Emotional Spin For A Change by Gilad Atzmon
Watch emotional spin doctor Alastair Campbell* break down in a TV interview on the Iraq war’s 'dodgy dossier'.
http://www.youtube.com/watch?v=E0TjP56U1O0
Is it genuine or just another shameless spin?
“The arch media manipulator, says the Daily Mail, “appeared for a few seconds almost to lose it altogether when he was pressed over Tony Blair's evidence to the Chilcot inquiry into the Iraq war”.
Apparently Campbell was so upset because Tony Blair is actually a “ totally honourable man”. Clearly Campbell is not upset by the FACT that his own dodgy dossier led to an illegal war and a genocide.
In the run up to the Iraq War, Alastair Campbell was involved in the preparation and the release of the "September Dossier" (September 2002) and the "Iraq Dossier" (February 2003). Not before too long, both documents had been proved to be heavily distorted and detached from intelligence findings. Subsequent investigations revealed that the September 2002 Dossier had been altered, on Campbell's orders, to be consistent with a speech given by George W. Bush and statements by other United States officials.

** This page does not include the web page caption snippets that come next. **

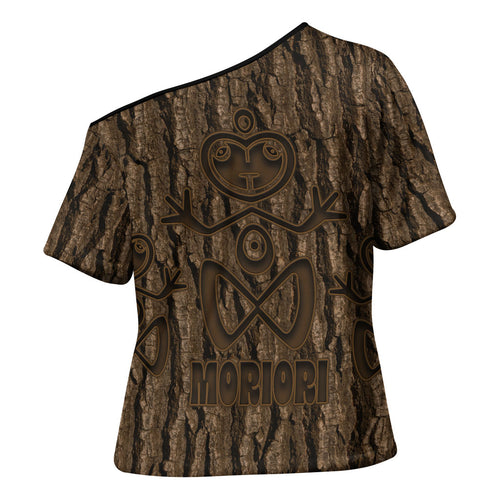 Kioranga Moriori New Zealand Cross Shoulder Shirt Kopi Rakau Carving Art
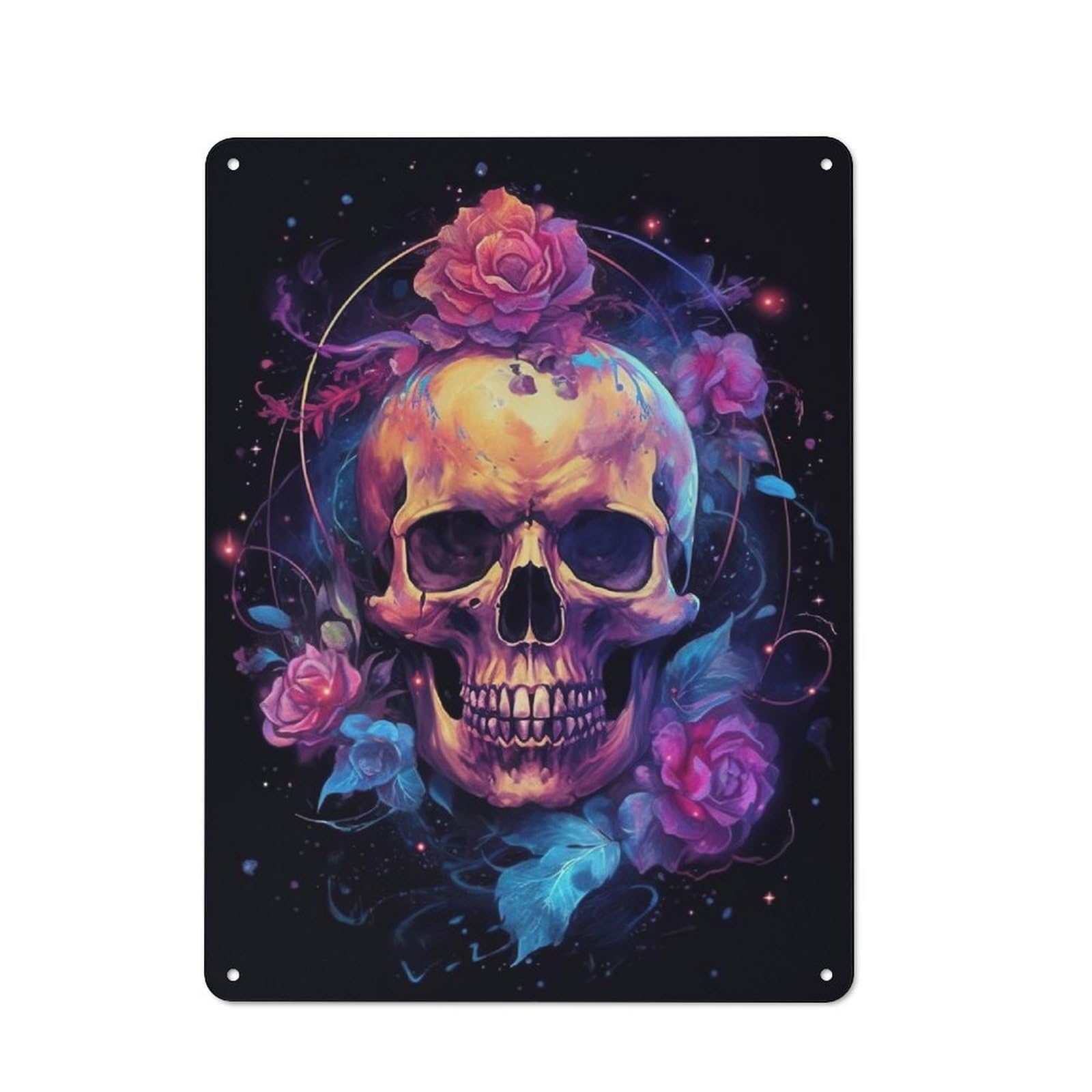 Skull with Roses Vintage Printed Metal Sign 40x30cm for Café Or Home Bar, New Home Wall Decor for Hospitality Decor Collectors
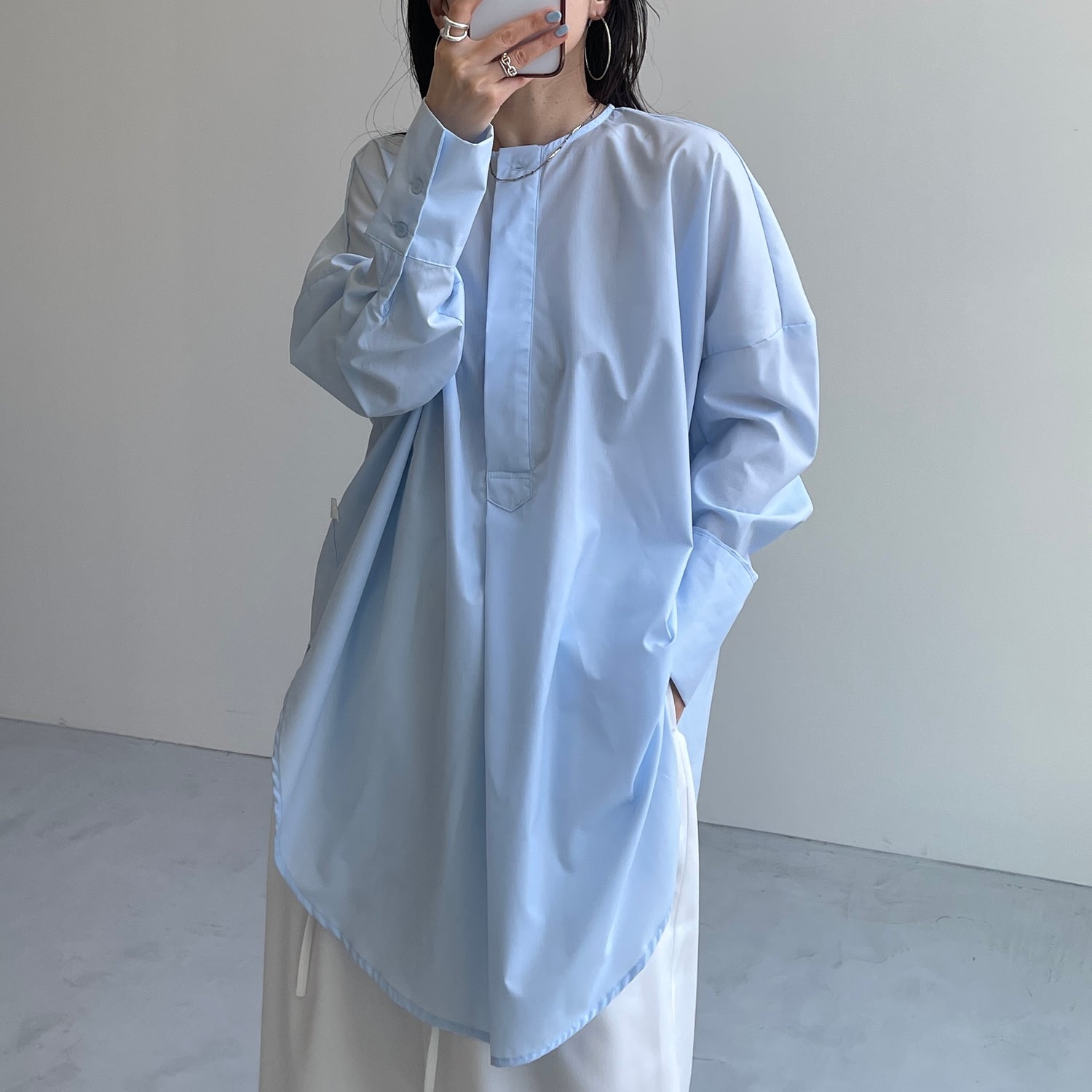 over size no collar mannish shirt / light blue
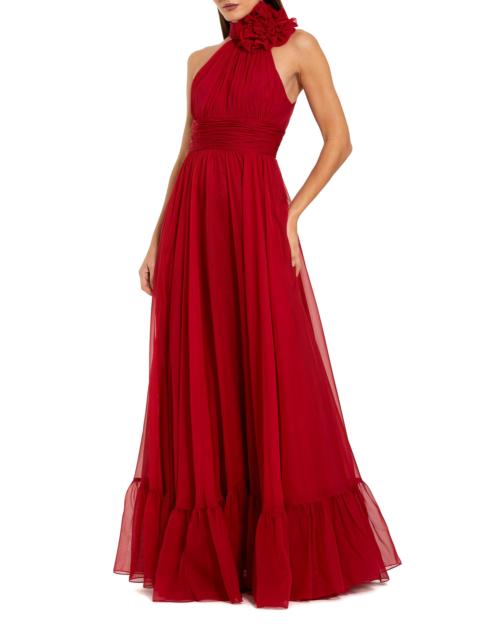MAC DUGGAL Women's Sleeveless Floral Chiffon Gown - Deep Red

It is noticeable that Blair and Campbell repeat the same shallow argument. They insist that the decision to launch a war should not be the subject of legal scrutiny, instead, it should be regarded as a legitimate decision taken by a person in office. In the minds of these two Neocons, a state’s leader’s decisions are beyond legal examination.
If this argument is valid then the entire premise of universal jurisdiction laws is totally futile and even redundant. Politicians and state leaders can always follow Blair and suggest to us that; ‘being the person in charge, they did what they thought was the right thing to do’. Interestingly enough, such an argument could also be used by Stalin or Hitler. Like Blair they made decisions while being in office. Like Blair they believed that they were doing the right thing.
If Blair is correct, then there is no ethical or legal argument that can justify any interventionist war whatsoever. This is good news. We have to accept that like Blair, other leaders also take decisions while in office. Saddam, for instance, also made some decisions while in office. In fact, most of us could easily live without Neocon wars, yet, Blair cannot. The genocidal man ended his recent Chilcot appearance calling for another war against Iran. Maybe Blair believes that leaders are entitled to make up such decisions while in office unless they are Muslims.
As it happens, out of Blair’s and Campbell’s solipsistic universe, in the reality we all share together, as many as 1,366,350 Iraqis have died (so far). They had been murdered in an interventionist criminal war launched by Blair and Bush who “made a decision” to follow a dodgy dossier that was outlined by Campbell. In the ethical realm we tend to share, Campbell and Blair should spend the rest of their lives behind bars.
*Alastair Campbell- Director of Communications and Strategy for the British Prime Minister Tony Blair (1997-2003).